Written task.
Give the lines in the Records below as a Markdown table with two columns, No. and Line, numbering each row and skipping blank lines. Leave the pictures out of the table.

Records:

>> start

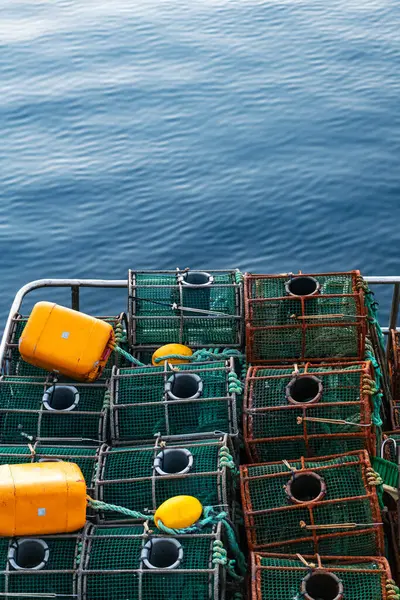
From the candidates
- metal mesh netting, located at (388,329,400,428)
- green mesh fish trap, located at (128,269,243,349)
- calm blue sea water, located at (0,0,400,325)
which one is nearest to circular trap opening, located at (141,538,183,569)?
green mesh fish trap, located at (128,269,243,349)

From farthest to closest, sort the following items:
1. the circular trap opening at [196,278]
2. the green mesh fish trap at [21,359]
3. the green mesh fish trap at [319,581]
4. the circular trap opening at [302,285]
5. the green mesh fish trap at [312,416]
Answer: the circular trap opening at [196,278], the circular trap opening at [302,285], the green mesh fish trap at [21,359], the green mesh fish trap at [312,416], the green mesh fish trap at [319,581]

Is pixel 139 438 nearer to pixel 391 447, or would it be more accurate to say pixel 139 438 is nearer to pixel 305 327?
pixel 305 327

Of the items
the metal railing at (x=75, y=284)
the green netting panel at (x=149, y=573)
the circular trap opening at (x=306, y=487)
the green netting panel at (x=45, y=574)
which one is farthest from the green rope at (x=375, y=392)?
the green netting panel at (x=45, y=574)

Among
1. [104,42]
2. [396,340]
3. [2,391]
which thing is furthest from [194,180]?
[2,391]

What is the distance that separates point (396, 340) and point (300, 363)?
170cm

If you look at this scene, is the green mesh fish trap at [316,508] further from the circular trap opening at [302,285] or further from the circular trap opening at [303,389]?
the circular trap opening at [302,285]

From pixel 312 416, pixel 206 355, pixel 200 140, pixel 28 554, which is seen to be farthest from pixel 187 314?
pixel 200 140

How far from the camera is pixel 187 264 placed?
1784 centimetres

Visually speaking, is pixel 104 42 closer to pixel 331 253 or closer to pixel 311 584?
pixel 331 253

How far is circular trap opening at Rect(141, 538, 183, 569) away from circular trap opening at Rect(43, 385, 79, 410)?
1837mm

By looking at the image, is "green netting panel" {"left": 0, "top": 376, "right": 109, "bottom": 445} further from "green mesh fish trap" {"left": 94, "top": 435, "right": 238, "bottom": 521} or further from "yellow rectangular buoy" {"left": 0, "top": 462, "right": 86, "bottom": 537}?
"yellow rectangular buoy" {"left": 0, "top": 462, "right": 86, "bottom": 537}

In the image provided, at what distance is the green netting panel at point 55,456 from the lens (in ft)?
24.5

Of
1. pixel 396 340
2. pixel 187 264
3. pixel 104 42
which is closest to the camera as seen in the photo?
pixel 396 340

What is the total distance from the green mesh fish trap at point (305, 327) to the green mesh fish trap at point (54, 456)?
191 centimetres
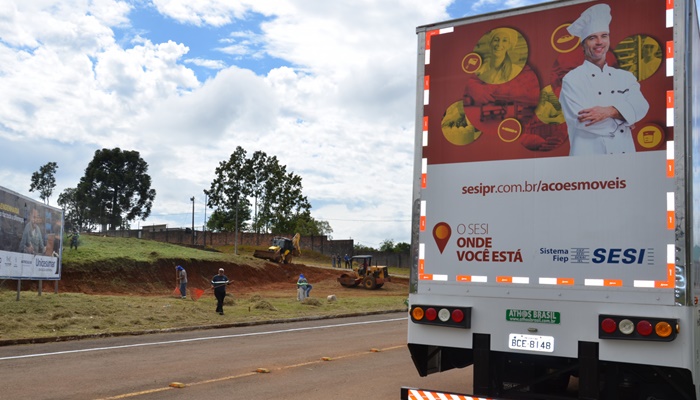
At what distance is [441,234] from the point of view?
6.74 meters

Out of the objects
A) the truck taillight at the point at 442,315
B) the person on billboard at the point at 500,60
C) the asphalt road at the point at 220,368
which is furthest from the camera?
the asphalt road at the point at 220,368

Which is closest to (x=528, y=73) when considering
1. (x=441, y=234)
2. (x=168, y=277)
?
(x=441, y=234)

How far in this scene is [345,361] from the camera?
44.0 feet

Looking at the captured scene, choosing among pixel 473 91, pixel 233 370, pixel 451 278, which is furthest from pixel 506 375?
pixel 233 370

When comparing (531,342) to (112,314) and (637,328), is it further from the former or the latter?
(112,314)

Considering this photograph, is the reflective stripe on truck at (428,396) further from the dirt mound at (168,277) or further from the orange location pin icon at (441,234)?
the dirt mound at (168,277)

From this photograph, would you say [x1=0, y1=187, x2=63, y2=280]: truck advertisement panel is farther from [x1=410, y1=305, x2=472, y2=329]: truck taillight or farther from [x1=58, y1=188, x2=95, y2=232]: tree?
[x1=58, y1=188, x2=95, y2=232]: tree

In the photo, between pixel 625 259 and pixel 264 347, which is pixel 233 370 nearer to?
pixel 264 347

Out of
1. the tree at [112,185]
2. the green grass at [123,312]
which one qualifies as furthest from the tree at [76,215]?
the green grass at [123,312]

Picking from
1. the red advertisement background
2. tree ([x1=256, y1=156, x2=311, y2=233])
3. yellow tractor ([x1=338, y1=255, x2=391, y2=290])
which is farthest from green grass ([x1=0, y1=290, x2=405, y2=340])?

>> end

The response.
| No. | Line |
|---|---|
| 1 | From the candidates |
| 2 | - metal mesh netting, located at (388,329,400,428) |
| 3 | - green mesh fish trap, located at (128,269,243,349) |
| 4 | - calm blue sea water, located at (0,0,400,325) |
| 5 | which one is nearest to circular trap opening, located at (141,538,183,569)? |
| 6 | green mesh fish trap, located at (128,269,243,349) |
| 7 | From farthest to closest, sort the following items: |
| 8 | 1. the circular trap opening at [196,278] |
| 9 | 2. the green mesh fish trap at [21,359] |
| 10 | 3. the green mesh fish trap at [319,581] |
| 11 | 4. the circular trap opening at [302,285] |
| 12 | 5. the green mesh fish trap at [312,416] |
| 13 | Answer: the circular trap opening at [196,278], the circular trap opening at [302,285], the green mesh fish trap at [21,359], the green mesh fish trap at [312,416], the green mesh fish trap at [319,581] |
| 14 | Is pixel 139 438 nearer to pixel 391 447, or would it be more accurate to say pixel 139 438 is nearer to pixel 305 327? |
| 15 | pixel 305 327 |
| 16 | Of the items |
| 17 | the metal railing at (x=75, y=284) |
| 18 | the green netting panel at (x=149, y=573) |
| 19 | the circular trap opening at (x=306, y=487) |
| 20 | the green netting panel at (x=45, y=574) |
| 21 | which one is farthest from the green rope at (x=375, y=392)? |
| 22 | the green netting panel at (x=45, y=574) |
| 23 | Among |
| 24 | 1. [104,42] |
| 25 | 2. [396,340] |
| 26 | 3. [2,391] |
| 27 | which thing is furthest from [194,180]? |
| 28 | [2,391] |
| 29 | What is the distance that separates point (396, 340) and point (300, 363)? |
| 30 | 170cm |
| 31 | If you look at this scene, is the green mesh fish trap at [316,508] further from the circular trap opening at [302,285] or further from the circular trap opening at [303,389]? |
| 32 | the circular trap opening at [302,285] |
| 33 | From pixel 312 416, pixel 206 355, pixel 200 140, pixel 28 554, which is seen to be farthest from pixel 187 314? |
| 34 | pixel 200 140 |
| 35 | How far from the camera is pixel 187 264 placed? |
| 36 | 1784 centimetres |
| 37 | Visually speaking, is pixel 104 42 closer to pixel 331 253 or closer to pixel 311 584? |
| 38 | pixel 331 253 |
| 39 | How far is circular trap opening at Rect(141, 538, 183, 569) away from circular trap opening at Rect(43, 385, 79, 410)? |
| 40 | 1837mm |
| 41 | By looking at the image, is "green netting panel" {"left": 0, "top": 376, "right": 109, "bottom": 445} further from "green mesh fish trap" {"left": 94, "top": 435, "right": 238, "bottom": 521} or further from "yellow rectangular buoy" {"left": 0, "top": 462, "right": 86, "bottom": 537}? |
| 42 | "yellow rectangular buoy" {"left": 0, "top": 462, "right": 86, "bottom": 537} |
| 43 | In the image provided, at what distance is the green netting panel at point 55,456 from the lens (in ft)? |
| 44 | 24.5 |
| 45 | Of |
| 46 | 1. pixel 396 340 |
| 47 | 2. pixel 187 264 |
| 48 | 3. pixel 104 42 |
| 49 | which is closest to the camera as seen in the photo? |
| 50 | pixel 396 340 |
| 51 | What is the total distance from the green mesh fish trap at point (305, 327) to the green mesh fish trap at point (54, 456)? |
| 52 | 191 centimetres |
| 53 | At what distance is [441,234] from the point of view? |
| 54 | 6.74 meters |
| 55 | Out of the objects |
| 56 | A) the truck taillight at the point at 442,315 |
| 57 | B) the person on billboard at the point at 500,60 |
| 58 | C) the asphalt road at the point at 220,368 |
| 59 | which is furthest from the camera? |
| 60 | the asphalt road at the point at 220,368 |
| 61 | Which is closest to (x=528, y=73) when considering |
| 62 | 1. (x=441, y=234) |
| 63 | 2. (x=168, y=277) |
| 64 | ? |
| 65 | (x=441, y=234) |
| 66 | How far in this scene is [345,361] from the camera? |
| 67 | 44.0 feet |
| 68 | Looking at the captured scene, choosing among pixel 473 91, pixel 233 370, pixel 451 278, which is furthest from pixel 506 375? |
| 69 | pixel 233 370 |
| 70 | When comparing (531,342) to (112,314) and (637,328), is it further from the former or the latter? |
| 71 | (112,314) |
| 72 | Considering this photograph, is the reflective stripe on truck at (428,396) further from the dirt mound at (168,277) or further from the orange location pin icon at (441,234)? |
| 73 | the dirt mound at (168,277) |
| 74 | From this photograph, would you say [x1=0, y1=187, x2=63, y2=280]: truck advertisement panel is farther from [x1=410, y1=305, x2=472, y2=329]: truck taillight or farther from [x1=58, y1=188, x2=95, y2=232]: tree? |
| 75 | [x1=58, y1=188, x2=95, y2=232]: tree |
| 76 | In the photo, between pixel 625 259 and pixel 264 347, which is pixel 233 370 nearer to? |
| 77 | pixel 264 347 |
| 78 | Out of |
| 79 | 1. the tree at [112,185] |
| 80 | 2. the green grass at [123,312] |
| 81 | which one qualifies as furthest from the tree at [76,215]? |
| 82 | the green grass at [123,312] |
| 83 | Picking from |
| 84 | 1. the red advertisement background |
| 85 | 2. tree ([x1=256, y1=156, x2=311, y2=233]) |
| 86 | 3. yellow tractor ([x1=338, y1=255, x2=391, y2=290]) |
| 87 | which is farthest from green grass ([x1=0, y1=290, x2=405, y2=340])? |